WRITTEN TASKS:
(1) Translate this sentence from the commentary on Coates's book below into Spanish: "But race is the child of racism, not the father."
(2) In the commentary on Coates's book below, list every behavior or style of dress attributed to the young men in the Baltimore streets.

QUOTED TEXT:
════════

But race is the child of racism, not the father.
Part of Coates's work in this book is to dismantle certain myths. One of those is that race is a real, tangible thing defined by hue and hair and other clear boundaries. Coates explains how whiteness is a construct because who is considered white has changed so many times throughout history. Blackness, then, is also a construct. It was created to make sure there was a "below" - a mass of people that lays the foundation for the privileged group to stand upon. This makes the notion of race even more insidious since people do not understand its origins and it is difficult to find real ways to address it.
America makes no claim to the banal. America believes itself exceptional, the greatest and noblest nation to ever exist, a lone champion standing between the white city of democracy and the terrorists, despots, barbarians, and other enemies of civilization.
Countries throughout history have oppressed groups of people for arbitrary reasons, but not all of them claimed the mantle of exceptionalism that America does. America consistently touts its glorious, democratic heritage; it waves flags, lights fireworks, quotes from the Constitution and the Bill of Rights, imposes its will on the world. It compares itself to other countries and finds them wanting. If a country does these things and generally considers itself the grandest and most enlightened country in the world, then it ought to be able to withstand the scrutiny and questions levied at it. The hypocrisy is simply too much to bear, Coates writes, because America's treatment of black people absolutely does not dovetail with its conception of itself.
The crews walked the blocks of the neighborhood, loud and rude, because it was only through their loud rudeness that they might feel any sense of security and power.
Coates's discussion of Baltimore is both illuminating and deeply sympathetic. The young men in the streets who wear flashy jewelry and low-slung pants, swagger, play loud music, carry and shoot guns, sell drugs, and embed the streets with intricate codes of behavior are not "thugs." They are human beings whose marginalized existence has led to their sartorial choices and out-sized physicality, which stands in for any actual sort of power or security. This is a much different way than many people would like to view these young men, and it is a testament to Coates's lucid, immediate prose that such a misleading myth can be shattered so easily.

════════

GIVEN INFORMATION:
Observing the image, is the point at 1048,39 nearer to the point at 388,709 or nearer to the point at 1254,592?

════════

ANSWERS PER TASK:
(1) Pero la raza es hija del racismo, no su padre.

(2)
- Wearing flashy jewelry
- Wearing low-slung pants
- Swaggering
- Playing loud music
- Carrying and shooting guns
- Selling drugs
- Embedding the streets with intricate codes of behavior